The first meta-analysis of all experiments investigating trigger and content warnings has found they may be increasing our anxiety and enhancing our curiosity about the distressing content in some cases.
In line with current debates, the Flinders University research found trigger and content warnings are doing little to inform our decisions to view or listen, let alone cope with what we find after encountering potentially distressing or “triggering” content.
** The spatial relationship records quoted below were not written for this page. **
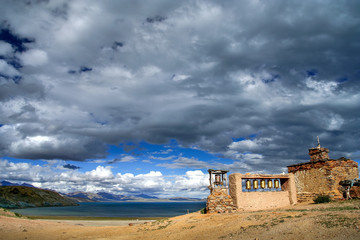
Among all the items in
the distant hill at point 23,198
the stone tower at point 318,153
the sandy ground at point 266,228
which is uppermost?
the stone tower at point 318,153

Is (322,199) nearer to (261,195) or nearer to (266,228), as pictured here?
(261,195)

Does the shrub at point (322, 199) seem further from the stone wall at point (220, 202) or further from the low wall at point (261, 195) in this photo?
the stone wall at point (220, 202)

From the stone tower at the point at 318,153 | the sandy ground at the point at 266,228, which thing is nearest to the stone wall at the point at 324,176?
the stone tower at the point at 318,153

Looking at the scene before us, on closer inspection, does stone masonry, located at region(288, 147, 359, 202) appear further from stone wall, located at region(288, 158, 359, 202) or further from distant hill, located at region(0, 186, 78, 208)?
distant hill, located at region(0, 186, 78, 208)

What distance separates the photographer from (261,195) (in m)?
27.5

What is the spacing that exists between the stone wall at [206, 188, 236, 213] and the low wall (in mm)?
811

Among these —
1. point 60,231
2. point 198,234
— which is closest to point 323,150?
point 198,234

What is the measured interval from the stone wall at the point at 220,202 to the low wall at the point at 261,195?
811 mm

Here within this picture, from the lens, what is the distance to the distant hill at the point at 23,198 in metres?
96.1

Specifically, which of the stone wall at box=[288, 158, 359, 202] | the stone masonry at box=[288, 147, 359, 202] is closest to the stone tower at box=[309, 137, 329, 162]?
the stone masonry at box=[288, 147, 359, 202]

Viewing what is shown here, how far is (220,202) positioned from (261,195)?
202 inches

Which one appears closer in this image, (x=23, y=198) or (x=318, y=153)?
(x=318, y=153)

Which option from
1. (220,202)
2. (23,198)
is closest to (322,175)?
(220,202)

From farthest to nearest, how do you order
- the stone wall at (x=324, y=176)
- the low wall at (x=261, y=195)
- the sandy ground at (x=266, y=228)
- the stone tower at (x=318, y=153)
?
the stone tower at (x=318, y=153)
the stone wall at (x=324, y=176)
the low wall at (x=261, y=195)
the sandy ground at (x=266, y=228)
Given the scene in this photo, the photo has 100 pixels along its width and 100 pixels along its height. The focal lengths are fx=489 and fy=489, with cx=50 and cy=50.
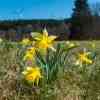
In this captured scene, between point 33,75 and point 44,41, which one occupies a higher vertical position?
point 44,41

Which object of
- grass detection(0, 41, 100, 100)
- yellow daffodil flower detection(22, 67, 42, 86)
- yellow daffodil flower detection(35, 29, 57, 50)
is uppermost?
yellow daffodil flower detection(35, 29, 57, 50)

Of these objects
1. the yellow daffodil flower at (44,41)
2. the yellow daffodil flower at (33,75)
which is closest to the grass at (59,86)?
the yellow daffodil flower at (33,75)

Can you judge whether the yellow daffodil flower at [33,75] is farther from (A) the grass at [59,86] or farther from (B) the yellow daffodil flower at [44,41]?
(B) the yellow daffodil flower at [44,41]

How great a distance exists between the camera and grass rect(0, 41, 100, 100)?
12.6 feet

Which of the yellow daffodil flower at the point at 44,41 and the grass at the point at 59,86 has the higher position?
the yellow daffodil flower at the point at 44,41

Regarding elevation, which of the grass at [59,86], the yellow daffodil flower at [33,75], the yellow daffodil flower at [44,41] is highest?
the yellow daffodil flower at [44,41]

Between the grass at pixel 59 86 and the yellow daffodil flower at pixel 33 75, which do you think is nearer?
the yellow daffodil flower at pixel 33 75

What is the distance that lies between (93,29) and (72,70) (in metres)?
25.0

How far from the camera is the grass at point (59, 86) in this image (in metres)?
3.84

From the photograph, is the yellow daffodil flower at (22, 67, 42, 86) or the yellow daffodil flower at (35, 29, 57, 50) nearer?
the yellow daffodil flower at (22, 67, 42, 86)

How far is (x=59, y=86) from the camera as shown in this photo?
13.2ft

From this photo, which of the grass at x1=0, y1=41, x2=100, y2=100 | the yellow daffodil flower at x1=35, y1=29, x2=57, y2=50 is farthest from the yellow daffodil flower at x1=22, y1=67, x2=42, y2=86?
the yellow daffodil flower at x1=35, y1=29, x2=57, y2=50

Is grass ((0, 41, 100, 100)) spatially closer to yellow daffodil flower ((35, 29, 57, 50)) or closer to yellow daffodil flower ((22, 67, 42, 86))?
yellow daffodil flower ((22, 67, 42, 86))

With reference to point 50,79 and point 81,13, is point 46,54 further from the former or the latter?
point 81,13
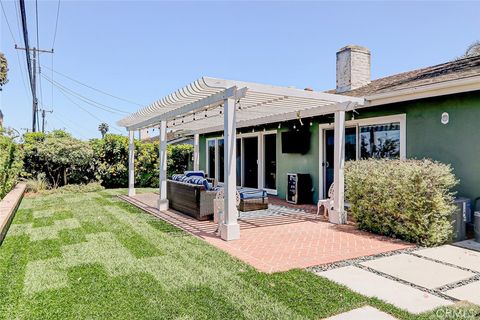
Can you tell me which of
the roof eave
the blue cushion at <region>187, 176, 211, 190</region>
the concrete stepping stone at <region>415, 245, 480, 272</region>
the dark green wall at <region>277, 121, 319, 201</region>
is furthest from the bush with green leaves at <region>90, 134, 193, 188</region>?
the concrete stepping stone at <region>415, 245, 480, 272</region>

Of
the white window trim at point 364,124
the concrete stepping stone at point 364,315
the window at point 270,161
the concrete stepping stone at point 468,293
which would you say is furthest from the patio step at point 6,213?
the window at point 270,161

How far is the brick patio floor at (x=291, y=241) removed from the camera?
198 inches

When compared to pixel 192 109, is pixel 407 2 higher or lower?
higher

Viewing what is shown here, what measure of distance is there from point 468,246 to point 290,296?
14.2 ft

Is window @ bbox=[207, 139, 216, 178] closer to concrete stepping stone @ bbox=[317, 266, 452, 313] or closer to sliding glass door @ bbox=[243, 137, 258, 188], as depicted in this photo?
sliding glass door @ bbox=[243, 137, 258, 188]

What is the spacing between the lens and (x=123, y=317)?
10.5 feet

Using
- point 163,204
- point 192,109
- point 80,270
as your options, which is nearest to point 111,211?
point 163,204

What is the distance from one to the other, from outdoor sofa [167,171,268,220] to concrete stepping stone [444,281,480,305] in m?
5.45

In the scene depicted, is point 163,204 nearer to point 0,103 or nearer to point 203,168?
point 203,168

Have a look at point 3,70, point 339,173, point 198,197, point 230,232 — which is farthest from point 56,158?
point 339,173

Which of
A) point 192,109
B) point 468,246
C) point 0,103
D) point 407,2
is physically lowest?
point 468,246

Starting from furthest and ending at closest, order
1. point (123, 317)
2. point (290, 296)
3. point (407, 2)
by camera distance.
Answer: point (407, 2)
point (290, 296)
point (123, 317)

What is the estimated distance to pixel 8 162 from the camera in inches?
456

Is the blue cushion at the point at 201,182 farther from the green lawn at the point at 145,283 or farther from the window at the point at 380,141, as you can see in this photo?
the window at the point at 380,141
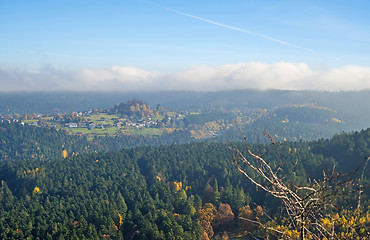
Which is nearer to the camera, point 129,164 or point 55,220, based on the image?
point 55,220

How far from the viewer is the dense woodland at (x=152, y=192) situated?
5319 cm

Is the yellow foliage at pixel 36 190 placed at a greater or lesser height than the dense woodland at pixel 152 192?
lesser

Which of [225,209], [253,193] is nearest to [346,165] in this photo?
Answer: [253,193]

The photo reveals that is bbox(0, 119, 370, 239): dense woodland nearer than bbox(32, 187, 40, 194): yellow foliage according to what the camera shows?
Yes

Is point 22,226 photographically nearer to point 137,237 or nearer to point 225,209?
point 137,237

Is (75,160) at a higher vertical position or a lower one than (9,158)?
higher

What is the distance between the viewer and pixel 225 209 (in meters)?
64.7

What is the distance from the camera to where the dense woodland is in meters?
53.2

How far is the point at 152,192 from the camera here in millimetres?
81062

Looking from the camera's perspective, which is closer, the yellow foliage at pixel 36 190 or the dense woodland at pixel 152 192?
the dense woodland at pixel 152 192

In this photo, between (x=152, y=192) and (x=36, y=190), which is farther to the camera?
(x=36, y=190)

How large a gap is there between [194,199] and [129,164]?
42975mm

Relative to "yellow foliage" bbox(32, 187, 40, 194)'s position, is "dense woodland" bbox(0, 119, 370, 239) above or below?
above

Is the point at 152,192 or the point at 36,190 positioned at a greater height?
the point at 152,192
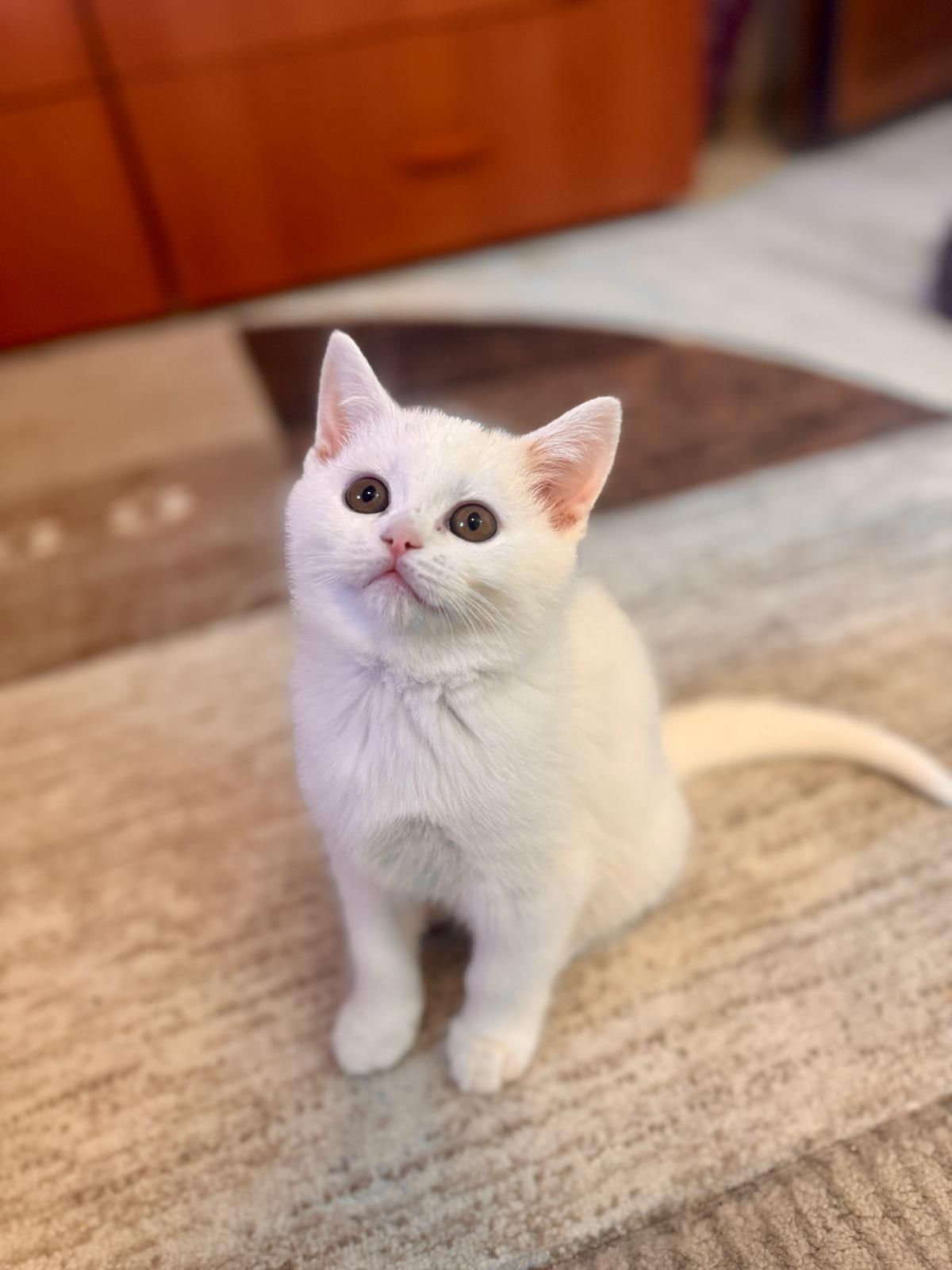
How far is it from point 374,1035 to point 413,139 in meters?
1.73

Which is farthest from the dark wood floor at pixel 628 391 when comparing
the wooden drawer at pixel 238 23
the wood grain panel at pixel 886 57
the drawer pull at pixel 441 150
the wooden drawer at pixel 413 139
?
the wood grain panel at pixel 886 57

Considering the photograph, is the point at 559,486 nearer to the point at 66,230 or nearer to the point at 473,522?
the point at 473,522

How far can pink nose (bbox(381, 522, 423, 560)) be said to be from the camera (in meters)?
0.50

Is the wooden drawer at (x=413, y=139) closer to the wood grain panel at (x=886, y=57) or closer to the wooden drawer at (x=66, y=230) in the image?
the wooden drawer at (x=66, y=230)

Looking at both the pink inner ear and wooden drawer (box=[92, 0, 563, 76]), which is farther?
wooden drawer (box=[92, 0, 563, 76])

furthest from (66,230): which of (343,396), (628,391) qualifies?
(343,396)

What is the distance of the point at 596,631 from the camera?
0.65 m

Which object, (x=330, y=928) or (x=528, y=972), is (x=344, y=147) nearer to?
(x=330, y=928)

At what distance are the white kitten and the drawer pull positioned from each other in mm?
1500

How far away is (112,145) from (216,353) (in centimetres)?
41

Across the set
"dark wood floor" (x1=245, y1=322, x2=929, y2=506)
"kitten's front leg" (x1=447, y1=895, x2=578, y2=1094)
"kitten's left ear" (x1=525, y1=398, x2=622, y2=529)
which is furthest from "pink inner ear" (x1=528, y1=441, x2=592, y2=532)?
"dark wood floor" (x1=245, y1=322, x2=929, y2=506)

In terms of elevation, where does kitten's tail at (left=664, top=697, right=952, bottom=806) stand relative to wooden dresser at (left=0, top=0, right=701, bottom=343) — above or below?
below

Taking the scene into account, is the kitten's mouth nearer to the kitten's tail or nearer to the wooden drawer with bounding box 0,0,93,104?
the kitten's tail

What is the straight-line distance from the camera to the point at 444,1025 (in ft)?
2.47
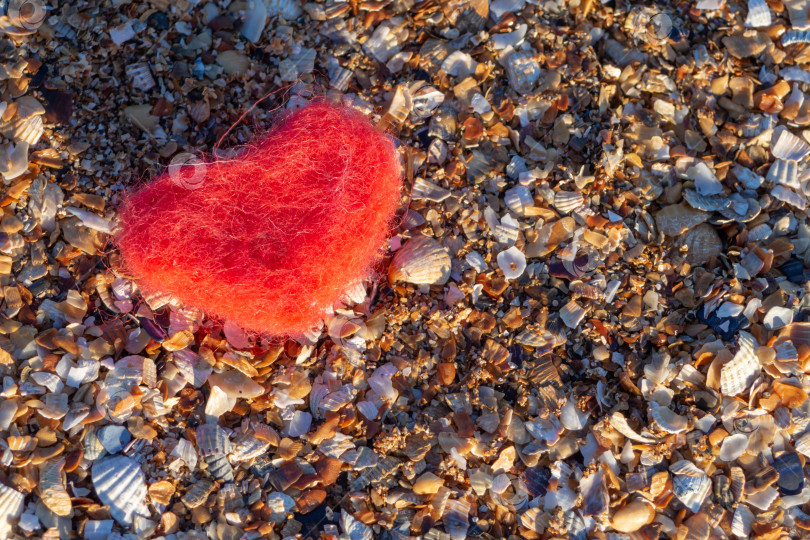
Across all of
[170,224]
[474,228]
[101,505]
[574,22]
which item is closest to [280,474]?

Lead author of A Meta-Analysis of the Efficacy of Trigger Warnings, Content Warnings, and Content Notes Dr Victoria Bridgland says the analysis has instead identified the warning messages are more likely to be increasing views.
“What we have also identified which is important for future public policy and therapeutic considerations is that the trigger warnings are not helping people make the decision not to view. Across all the studies investigating avoidance behaviour toward material presented with or without warnings, we actually found that warnings either make no difference or sometimes make people more likely to engage with the content which is the complete opposite to the intent.
“Advocates of trigger warnings assume these messages help people control or cope with potential negative emotional reactions to upcoming material or avoid it completely,” she explains.
“On the other hand, the critics say warnings might exacerbate negative reactions towards content.
“Looking across all the research, we found no evidence that trigger warnings help people mentally prepare themselves to cope with negative content. Likely because trigger warning do not help people bring any helpful coping strategies to mind.
“Trigger warnings therefore do not help people mitigate any negative emotional reactions towards content – instead however we found that just seeing a trigger warning leads to small increases in anticipatory anxiety.
“This is known as ‘the pandora effect’ where people have a general tendency to approach rather than avoid stimuli that has been marked as unknown and possibly aversive.
“Trigger warnings therefore appear ineffective in preventing vulnerable populations, such as people with mental health concerns, from engaging with distressing stimuli.”